El significado de este viaje apostólico se puede condensar en tres palabras: memoria, esperanza, testimonio.
La República de Corea es un País que ha tenido un notable y rápido desarrollo económico. Sus habitantes son grandes trabajadores, disciplinados, ordenados y deben mantener la fuerza heredada de sus antepasados.
En esta situación, la Iglesia es custodia de la memoria y de la esperanza: es una familia espiritual en la cual los adultos transmiten a los jóvenes la llama de la fe recibida de los ancianos; la memoria de los testigos del pasado se transforma en nuevo testimonio en el presente y esperanza de futuro. En esta perspectiva se pueden leer los dos eventos principales de este viaje: la beatificación de 124 mártires coreanos, que se agregan a aquellos ya canonizados 30 años atrás por san Juan Pablo II; y el encuentro con los jóvenes, en ocasión de la sexta Jornada de la Juventud Asiática.
El joven siempre es una persona en búsqueda de algo por lo cual valga la pena vivir, y el mártir da testimonio de algo, es más, de Alguien por el cual vale la pena dar la vida. Esta realidad es el Amor de Dios, que se ha hecho carne en Jesús, el Testigo del Padre. En los dos momentos del viaje dedicados a los jóvenes, el Espíritu del Señor resucitado nos ha llenado de alegría y de esperanza, que los jóvenes llevarán a sus diversos países, ¡y que harán tanto bien!
La Iglesia en Corea custodia también la memoria del rol primario que tuvieron los laicos ya sea en los albores de la fe como en la obra de evangelización. En aquella tierra, de hecho, la comunidad cristiana no fue fundada por misioneros sino por un grupo de jóvenes coreanos de la segundad mitad del 1.700, los cuales quedaron fascinados por algunos textos cristianos, los estudiaron a fondo y los eligieron como regla de vida.

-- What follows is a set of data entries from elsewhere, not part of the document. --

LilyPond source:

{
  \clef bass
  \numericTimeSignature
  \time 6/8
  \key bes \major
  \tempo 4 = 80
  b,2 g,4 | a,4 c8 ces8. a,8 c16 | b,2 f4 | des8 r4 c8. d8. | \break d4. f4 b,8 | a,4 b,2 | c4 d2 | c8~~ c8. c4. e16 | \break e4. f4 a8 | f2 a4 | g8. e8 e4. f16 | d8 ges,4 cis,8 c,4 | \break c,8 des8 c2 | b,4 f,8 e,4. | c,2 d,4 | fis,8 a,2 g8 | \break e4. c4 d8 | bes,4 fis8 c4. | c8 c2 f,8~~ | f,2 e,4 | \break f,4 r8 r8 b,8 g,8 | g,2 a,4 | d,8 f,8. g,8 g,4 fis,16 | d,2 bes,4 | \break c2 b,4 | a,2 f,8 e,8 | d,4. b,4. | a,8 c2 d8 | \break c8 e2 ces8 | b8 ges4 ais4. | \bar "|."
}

Uno de ellos fue enviado a Pekín para recibir el Bautismo y luego este laico bautizó a los compañeros. De aquel primer núcleo se desarrolló una gran comunidad, que desde el comienzo y por cerca de un siglo sufrió violentas persecuciones, con miles de mártires. Por lo tanto, la Iglesia en Corea está fundada sobre la fe, sobre el compromiso misionero y sobre el martirio de los fieles laicos.
Los primeros cristianos coreanos se propusieron como modelo la comunidad apostólica de Jerusalén, practicando el amor fraterno que supera toda diferencia social. Por eso he alentado a los cristianos de hoy a que sean generosos en el compartir con los más pobres y los excluidos, según el Evangelio de Mateo en el capítulo 25: "Les aseguro que cada vez que lo hicieron con el más pequeño de mis hermanos, lo hicieron conmigo".